**WORK REQUIRED:** The job is to find each line of the records below that includes the word "Toronto" and copy it.

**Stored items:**
***

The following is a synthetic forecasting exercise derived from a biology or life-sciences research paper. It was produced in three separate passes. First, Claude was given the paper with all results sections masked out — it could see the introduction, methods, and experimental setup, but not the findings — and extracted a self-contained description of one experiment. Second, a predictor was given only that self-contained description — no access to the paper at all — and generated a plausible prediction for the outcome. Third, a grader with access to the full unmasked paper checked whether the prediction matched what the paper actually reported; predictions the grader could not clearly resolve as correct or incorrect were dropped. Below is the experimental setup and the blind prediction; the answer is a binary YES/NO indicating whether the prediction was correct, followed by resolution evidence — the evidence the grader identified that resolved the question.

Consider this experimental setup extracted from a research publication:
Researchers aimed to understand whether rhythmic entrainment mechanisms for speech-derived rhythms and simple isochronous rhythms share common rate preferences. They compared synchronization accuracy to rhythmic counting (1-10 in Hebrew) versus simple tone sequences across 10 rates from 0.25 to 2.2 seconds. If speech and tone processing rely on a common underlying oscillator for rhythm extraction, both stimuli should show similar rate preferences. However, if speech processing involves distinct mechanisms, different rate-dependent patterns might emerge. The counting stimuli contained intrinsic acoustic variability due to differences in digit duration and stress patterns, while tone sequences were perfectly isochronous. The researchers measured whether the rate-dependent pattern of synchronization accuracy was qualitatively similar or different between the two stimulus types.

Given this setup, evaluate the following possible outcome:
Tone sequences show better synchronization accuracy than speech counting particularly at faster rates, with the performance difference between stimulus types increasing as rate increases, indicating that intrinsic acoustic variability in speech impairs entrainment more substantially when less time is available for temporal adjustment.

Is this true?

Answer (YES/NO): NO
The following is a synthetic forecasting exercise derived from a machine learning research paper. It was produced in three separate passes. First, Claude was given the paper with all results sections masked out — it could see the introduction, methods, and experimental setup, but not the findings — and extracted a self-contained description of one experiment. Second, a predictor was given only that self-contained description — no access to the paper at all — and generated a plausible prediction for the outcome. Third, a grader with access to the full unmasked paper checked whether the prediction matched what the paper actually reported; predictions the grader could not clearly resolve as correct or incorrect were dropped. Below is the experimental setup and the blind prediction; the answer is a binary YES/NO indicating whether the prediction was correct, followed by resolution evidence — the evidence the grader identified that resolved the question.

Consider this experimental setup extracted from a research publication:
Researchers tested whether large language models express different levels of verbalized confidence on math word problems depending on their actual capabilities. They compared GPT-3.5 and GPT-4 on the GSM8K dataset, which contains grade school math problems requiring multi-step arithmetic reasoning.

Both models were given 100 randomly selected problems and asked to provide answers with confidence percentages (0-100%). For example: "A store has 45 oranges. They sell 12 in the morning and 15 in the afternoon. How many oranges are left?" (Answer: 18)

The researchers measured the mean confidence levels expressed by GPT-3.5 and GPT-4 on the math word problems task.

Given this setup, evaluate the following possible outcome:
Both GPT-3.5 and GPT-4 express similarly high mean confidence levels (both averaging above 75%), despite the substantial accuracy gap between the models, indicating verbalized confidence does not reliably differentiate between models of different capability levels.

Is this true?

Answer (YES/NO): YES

***

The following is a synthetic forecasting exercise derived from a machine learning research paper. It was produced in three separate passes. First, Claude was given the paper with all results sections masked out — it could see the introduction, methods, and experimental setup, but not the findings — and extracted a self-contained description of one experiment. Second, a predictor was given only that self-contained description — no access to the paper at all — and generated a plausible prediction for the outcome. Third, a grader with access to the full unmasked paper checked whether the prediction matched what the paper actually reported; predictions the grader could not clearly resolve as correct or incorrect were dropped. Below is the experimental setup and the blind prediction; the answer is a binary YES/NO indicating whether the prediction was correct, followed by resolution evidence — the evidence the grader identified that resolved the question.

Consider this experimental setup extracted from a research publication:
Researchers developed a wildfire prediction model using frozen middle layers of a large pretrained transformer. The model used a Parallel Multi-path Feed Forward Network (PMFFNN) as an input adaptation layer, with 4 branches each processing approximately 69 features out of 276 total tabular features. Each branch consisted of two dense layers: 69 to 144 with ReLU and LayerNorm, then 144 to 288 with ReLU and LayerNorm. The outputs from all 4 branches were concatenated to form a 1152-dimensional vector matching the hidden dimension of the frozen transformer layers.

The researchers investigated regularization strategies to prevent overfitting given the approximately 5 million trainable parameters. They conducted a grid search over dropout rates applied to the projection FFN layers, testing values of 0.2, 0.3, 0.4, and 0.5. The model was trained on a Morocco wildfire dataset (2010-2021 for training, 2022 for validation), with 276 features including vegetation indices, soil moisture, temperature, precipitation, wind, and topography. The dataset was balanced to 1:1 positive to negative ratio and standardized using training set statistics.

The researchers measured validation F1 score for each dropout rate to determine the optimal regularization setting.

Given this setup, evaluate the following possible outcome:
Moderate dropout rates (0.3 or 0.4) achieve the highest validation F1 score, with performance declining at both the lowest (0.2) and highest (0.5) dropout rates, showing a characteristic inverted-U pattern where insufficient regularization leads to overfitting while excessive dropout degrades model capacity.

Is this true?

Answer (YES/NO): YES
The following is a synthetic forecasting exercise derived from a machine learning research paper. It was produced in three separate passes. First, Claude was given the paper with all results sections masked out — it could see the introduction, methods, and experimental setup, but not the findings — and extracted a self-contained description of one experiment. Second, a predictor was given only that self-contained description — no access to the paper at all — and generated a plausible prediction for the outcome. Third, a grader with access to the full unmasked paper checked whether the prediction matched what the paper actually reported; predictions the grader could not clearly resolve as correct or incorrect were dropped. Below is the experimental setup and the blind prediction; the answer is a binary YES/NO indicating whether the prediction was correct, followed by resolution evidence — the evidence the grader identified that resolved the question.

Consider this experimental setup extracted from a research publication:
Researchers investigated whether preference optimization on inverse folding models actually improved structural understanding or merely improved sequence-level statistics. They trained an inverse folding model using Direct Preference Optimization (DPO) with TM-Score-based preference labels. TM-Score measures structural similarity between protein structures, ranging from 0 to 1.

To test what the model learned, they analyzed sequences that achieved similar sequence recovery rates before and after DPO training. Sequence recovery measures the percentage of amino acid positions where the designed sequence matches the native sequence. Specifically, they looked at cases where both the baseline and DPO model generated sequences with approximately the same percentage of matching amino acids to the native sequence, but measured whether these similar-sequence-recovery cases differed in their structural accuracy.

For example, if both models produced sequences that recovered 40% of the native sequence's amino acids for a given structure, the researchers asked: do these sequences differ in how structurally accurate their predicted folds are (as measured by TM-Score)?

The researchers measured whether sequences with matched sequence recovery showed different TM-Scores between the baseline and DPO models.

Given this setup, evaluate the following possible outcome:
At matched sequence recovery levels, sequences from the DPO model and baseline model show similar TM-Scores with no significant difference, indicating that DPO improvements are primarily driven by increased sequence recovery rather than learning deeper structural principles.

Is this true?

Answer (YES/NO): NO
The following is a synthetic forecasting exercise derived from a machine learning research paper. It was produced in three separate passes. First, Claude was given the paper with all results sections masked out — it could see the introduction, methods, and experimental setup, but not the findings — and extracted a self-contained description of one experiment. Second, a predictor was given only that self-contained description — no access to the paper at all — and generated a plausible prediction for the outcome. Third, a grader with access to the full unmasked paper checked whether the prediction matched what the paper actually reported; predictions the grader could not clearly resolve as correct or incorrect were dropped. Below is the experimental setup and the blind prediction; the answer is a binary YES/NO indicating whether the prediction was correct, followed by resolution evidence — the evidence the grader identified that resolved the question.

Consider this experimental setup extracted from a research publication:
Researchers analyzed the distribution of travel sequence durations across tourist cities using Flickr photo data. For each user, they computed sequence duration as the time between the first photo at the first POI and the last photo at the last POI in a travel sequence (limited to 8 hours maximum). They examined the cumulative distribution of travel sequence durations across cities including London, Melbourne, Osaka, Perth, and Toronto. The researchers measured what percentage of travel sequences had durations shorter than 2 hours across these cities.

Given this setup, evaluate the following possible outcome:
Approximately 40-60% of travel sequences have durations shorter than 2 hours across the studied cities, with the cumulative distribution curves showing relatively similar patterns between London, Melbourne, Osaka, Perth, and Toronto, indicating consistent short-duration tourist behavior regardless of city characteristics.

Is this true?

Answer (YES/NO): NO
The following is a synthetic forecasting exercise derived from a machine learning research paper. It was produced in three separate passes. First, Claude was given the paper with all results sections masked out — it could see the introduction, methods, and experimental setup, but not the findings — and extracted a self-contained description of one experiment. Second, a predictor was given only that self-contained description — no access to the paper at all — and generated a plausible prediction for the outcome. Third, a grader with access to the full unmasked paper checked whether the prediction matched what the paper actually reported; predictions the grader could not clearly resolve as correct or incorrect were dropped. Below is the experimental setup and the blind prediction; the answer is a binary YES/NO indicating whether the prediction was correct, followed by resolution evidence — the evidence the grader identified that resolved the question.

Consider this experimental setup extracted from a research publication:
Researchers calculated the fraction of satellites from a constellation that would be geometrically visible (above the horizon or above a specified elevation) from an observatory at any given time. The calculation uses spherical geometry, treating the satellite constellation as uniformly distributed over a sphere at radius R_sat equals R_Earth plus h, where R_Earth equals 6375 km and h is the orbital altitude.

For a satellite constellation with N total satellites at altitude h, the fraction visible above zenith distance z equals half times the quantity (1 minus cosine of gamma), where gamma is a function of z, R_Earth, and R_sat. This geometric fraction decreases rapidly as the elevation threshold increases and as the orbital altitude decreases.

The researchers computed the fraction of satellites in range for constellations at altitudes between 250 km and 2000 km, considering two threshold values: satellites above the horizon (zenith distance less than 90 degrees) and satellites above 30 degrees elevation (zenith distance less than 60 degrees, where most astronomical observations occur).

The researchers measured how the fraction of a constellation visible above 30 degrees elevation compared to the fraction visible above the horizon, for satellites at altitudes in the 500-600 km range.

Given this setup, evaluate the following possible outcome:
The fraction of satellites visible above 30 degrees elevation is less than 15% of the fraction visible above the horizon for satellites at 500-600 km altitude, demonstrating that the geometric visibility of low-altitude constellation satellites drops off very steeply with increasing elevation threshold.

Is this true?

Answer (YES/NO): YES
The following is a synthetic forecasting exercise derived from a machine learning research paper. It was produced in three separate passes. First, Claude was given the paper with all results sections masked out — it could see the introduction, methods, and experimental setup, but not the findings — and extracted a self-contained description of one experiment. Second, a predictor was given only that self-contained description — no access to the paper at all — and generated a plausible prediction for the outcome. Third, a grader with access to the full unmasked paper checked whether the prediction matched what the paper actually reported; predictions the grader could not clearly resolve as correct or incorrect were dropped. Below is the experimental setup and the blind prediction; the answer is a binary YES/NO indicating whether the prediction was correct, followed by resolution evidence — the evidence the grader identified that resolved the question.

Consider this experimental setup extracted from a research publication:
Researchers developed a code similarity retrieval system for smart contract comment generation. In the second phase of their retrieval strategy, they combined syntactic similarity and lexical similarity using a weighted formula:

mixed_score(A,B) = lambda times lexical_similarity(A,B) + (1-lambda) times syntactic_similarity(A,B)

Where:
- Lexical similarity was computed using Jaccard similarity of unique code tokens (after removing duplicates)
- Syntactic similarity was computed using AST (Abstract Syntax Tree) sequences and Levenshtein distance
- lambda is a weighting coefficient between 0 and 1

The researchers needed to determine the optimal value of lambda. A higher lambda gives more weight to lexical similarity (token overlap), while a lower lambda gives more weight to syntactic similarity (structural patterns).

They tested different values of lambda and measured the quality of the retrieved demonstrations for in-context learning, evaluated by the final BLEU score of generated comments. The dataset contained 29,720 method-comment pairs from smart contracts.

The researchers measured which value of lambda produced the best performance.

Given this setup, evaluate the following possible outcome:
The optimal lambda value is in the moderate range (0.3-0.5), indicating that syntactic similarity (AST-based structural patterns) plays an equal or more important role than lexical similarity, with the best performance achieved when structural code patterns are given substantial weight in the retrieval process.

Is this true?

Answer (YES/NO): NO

***

**RESULT FOR THIS TASK:**
Researchers analyzed the distribution of travel sequence durations across tourist cities using Flickr photo data. For each user, they computed sequence duration as the time between the first photo at the first POI and the last photo at the last POI in a travel sequence (limited to 8 hours maximum). They examined the cumulative distribution of travel sequence durations across cities including London, Melbourne, Osaka, Perth, and Toronto. The researchers measured what percentage of travel sequences had durations shorter than 2 hours across these cities.
Approximately 40-60% of travel sequences have durations shorter than 2 hours across the studied cities, with the cumulative distribution curves showing relatively similar patterns between London, Melbourne, Osaka, Perth, and Toronto, indicating consistent short-duration tourist behavior regardless of city characteristics.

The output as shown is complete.